======== Extrait du document

De retour au CC, une âme charitable vient m’aider à bidouiller le filtre à diesel qui fuit de plus en plus. Résultat, ça fuit toujours, mais je sais où et je sais ce qu’il advient de faire : laisser faire les pros, direction le garage Iveco de San José.
11 mars 2015.
Écrasé par la chaleur, je trace la route à la recherche de fraîcheur, mais nous n’en trouverons pas. Premier arrêt au Maxi Pali (supermercado) de Rivas où j’aurais dû rester toute la journée : il y avait l’airco. Puis nous allons à San Jorge, petit bled au bord du lac Nicaragua, mais un vent de tous les diables soulève le sable et les volcans de l’île Ometepe sont dans une brume épaisse, donc invisibles. On pourrait aller sur l’île en bateau, mais ça secoue pas mal et les requins bouledogues qui peuplent ce lac d’eau douce de près de 8.300 km2 n’aimeraient pas qu’on ait le mal de mer, ou plutôt de lac. Nous poursuivons alors jusqu’à San Juan del Sur et retrouvons le Pacifique quitté au Mexique après notre passage en Baja. La petite ville balnéaire est agréable, colorée et touristique, mais il n’y a pas de place à l’ombre près de la plage et le frigo du CC commence à ramer, de même que Valentin qui a un coup de chaleur. Direction la plage de Marsella par une piste poussiéreuse et caillouteuse, tout ce que j’aime. Nous nous arrêtons au Mango Resort où nous pouvons rester pour la nuit, il fait 35°C dans le CC mais il y a une piscine et un peu de vent. On va se pencher sur la suite de l’itinéraire pour assurer l’entretien du porteur Iveco au plus vite et pour rencontrer des températures qui nous conviennent mieux.
12 mars 2015.

================
======== Données fournies

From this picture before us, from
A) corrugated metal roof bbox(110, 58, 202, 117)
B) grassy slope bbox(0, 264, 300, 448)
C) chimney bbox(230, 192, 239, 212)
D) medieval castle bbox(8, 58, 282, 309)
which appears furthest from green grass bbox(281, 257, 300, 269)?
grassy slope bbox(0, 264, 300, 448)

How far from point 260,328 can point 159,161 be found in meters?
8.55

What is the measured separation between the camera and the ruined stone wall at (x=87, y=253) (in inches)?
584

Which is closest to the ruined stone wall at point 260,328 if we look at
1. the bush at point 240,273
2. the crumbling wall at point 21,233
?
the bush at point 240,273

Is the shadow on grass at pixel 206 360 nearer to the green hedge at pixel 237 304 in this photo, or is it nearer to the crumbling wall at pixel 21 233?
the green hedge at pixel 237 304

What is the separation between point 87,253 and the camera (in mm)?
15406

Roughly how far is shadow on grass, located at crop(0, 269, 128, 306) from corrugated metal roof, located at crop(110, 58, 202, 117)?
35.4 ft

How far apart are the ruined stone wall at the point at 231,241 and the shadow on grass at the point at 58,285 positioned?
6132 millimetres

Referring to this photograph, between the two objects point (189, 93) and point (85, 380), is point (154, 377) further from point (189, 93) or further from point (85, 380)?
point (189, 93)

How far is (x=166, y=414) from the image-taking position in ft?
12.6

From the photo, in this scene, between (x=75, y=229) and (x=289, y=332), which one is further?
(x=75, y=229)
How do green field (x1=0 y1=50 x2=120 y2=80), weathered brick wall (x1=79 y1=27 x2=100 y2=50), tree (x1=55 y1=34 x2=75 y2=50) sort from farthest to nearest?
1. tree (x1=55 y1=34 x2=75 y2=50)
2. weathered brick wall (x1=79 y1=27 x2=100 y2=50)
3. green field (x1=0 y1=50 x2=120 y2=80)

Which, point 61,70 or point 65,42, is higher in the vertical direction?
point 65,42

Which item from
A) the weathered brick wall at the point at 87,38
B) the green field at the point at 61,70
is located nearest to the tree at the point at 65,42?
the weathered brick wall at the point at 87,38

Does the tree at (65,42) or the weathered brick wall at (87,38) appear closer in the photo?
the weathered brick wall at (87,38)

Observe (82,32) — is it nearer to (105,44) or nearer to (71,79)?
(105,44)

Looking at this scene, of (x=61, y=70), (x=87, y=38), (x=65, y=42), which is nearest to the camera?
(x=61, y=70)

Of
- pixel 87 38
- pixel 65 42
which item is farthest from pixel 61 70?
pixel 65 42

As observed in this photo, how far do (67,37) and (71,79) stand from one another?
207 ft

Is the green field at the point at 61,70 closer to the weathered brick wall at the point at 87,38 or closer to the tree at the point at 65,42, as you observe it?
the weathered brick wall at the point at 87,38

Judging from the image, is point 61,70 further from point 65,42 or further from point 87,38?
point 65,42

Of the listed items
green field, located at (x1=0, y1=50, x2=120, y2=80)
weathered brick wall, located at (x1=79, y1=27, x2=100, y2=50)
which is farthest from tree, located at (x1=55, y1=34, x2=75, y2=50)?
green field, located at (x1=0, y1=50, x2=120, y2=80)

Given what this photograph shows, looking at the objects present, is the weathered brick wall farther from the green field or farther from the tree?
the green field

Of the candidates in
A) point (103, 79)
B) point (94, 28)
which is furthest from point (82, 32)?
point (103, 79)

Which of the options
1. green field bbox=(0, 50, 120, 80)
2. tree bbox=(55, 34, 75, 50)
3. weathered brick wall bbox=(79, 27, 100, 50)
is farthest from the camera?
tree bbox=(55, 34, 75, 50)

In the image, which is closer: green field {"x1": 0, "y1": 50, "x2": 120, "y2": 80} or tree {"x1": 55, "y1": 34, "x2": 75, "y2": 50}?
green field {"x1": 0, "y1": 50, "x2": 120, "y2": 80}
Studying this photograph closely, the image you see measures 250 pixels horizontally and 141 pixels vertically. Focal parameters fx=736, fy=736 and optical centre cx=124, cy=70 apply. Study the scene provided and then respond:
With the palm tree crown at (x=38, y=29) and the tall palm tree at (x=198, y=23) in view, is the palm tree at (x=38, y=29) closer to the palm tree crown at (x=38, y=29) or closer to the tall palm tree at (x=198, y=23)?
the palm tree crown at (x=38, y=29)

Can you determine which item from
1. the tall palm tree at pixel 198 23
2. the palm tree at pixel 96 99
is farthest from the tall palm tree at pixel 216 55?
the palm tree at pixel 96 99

================

- [Objectif 1] Résumez en deux phrases le récit de voyage au Nicaragua.
- [Objectif 2] Prolongez le récit de voyage au Nicaragua en rédigeant la suite de la journée du 12 mars 2015, dont seule la date figure à la fin.
Les enregistrements proviennent d'une autre source que le récit de voyage.

- [Corrigé 1] Une réparation de fortune ne met pas fin à la fuite du filtre à diesel du CC, qui doit donc être confié au garage Iveco de San José. Le 11 mars 2015, sous une chaleur écrasante, l'étape mène de Rivas à San Jorge, puis à San Juan del Sur et enfin au Mango Resort, près de la plage de Marsella, où il fait 35 °C dans le CC et où la suite de l'itinéraire doit être revue.

- [Corrigé 2]
C’est donc sans regret que nous quittons ce pays de 130.000 km2 comptant 5,8 millions d’habitants qui font toute la richesse de ce pays. Gentils, accueillants et sincèrement serviables, j’en ai encore la preuve ce matin, alors que nous sortons le CC de la piste caillouteuse à souhait (ou pas d’ailleurs), je m’arrête pour retirer une grosse pierre coincée entre les roues jumelées, il ne faudra pas deux minutes pour qu’un gars à moto vienne me donner un coup de main (les motards sont sympas), mais il faudra que je sorte le cric et que je desserre la roue externe pour en venir à bout. Prenant la direction du poste de frontière de Peñas Blancas, sur la Panaméricaine, nous longeons le lac Nicaragua et un parc éolien. Sur plusieurs dizaines d’éoliennes, il y en a tout de même une pliée en quatre (au sens propre) et une autre dont l’hélice est complètement skettée, mais le vent fait turbiner les autres.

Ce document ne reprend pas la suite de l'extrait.